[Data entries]
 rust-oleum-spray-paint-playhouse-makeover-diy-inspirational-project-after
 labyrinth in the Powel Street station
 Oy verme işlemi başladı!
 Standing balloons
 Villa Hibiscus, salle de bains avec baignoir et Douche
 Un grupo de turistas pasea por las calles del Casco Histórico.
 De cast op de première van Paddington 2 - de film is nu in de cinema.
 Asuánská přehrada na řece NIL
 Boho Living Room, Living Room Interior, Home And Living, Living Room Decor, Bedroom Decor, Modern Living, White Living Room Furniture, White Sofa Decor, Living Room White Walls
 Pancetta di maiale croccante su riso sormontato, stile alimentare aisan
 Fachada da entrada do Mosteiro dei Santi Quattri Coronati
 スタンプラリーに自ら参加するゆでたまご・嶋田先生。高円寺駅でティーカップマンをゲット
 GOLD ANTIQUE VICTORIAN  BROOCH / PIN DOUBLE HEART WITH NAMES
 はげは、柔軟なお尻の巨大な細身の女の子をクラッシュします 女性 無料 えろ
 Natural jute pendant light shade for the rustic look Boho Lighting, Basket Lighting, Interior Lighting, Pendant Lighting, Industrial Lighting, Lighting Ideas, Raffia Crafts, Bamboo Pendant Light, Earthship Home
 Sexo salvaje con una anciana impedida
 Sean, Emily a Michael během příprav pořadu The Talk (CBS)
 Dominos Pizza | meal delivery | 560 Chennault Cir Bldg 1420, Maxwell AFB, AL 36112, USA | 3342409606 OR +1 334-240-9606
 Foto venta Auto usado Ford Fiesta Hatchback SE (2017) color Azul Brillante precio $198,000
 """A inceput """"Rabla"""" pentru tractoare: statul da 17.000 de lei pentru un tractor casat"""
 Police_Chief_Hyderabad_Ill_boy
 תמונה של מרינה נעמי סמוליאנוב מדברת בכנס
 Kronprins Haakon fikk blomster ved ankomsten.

▸ **Exercise**
Print, exactly and only, the lines running from the one with "Pancetta di maiale" to the end of the data above.

▸ **Output for this exercise**
 Pancetta di maiale croccante su riso sormontato, stile alimentare aisan
 Fachada da entrada do Mosteiro dei Santi Quattri Coronati
 スタンプラリーに自ら参加するゆでたまご・嶋田先生。高円寺駅でティーカップマンをゲット
 GOLD ANTIQUE VICTORIAN  BROOCH / PIN DOUBLE HEART WITH NAMES
 はげは、柔軟なお尻の巨大な細身の女の子をクラッシュします 女性 無料 えろ
 Natural jute pendant light shade for the rustic look Boho Lighting, Basket Lighting, Interior Lighting, Pendant Lighting, Industrial Lighting, Lighting Ideas, Raffia Crafts, Bamboo Pendant Light, Earthship Home
 Sexo salvaje con una anciana impedida
 Sean, Emily a Michael během příprav pořadu The Talk (CBS)
 Dominos Pizza | meal delivery | 560 Chennault Cir Bldg 1420, Maxwell AFB, AL 36112, USA | 3342409606 OR +1 334-240-9606
 Foto venta Auto usado Ford Fiesta Hatchback SE (2017) color Azul Brillante precio $198,000
 """A inceput """"Rabla"""" pentru tractoare: statul da 17.000 de lei pentru un tractor casat"""
 Police_Chief_Hyderabad_Ill_boy
 תמונה של מרינה נעמי סמוליאנוב מדברת בכנס
 Kronprins Haakon fikk blomster ved ankomsten.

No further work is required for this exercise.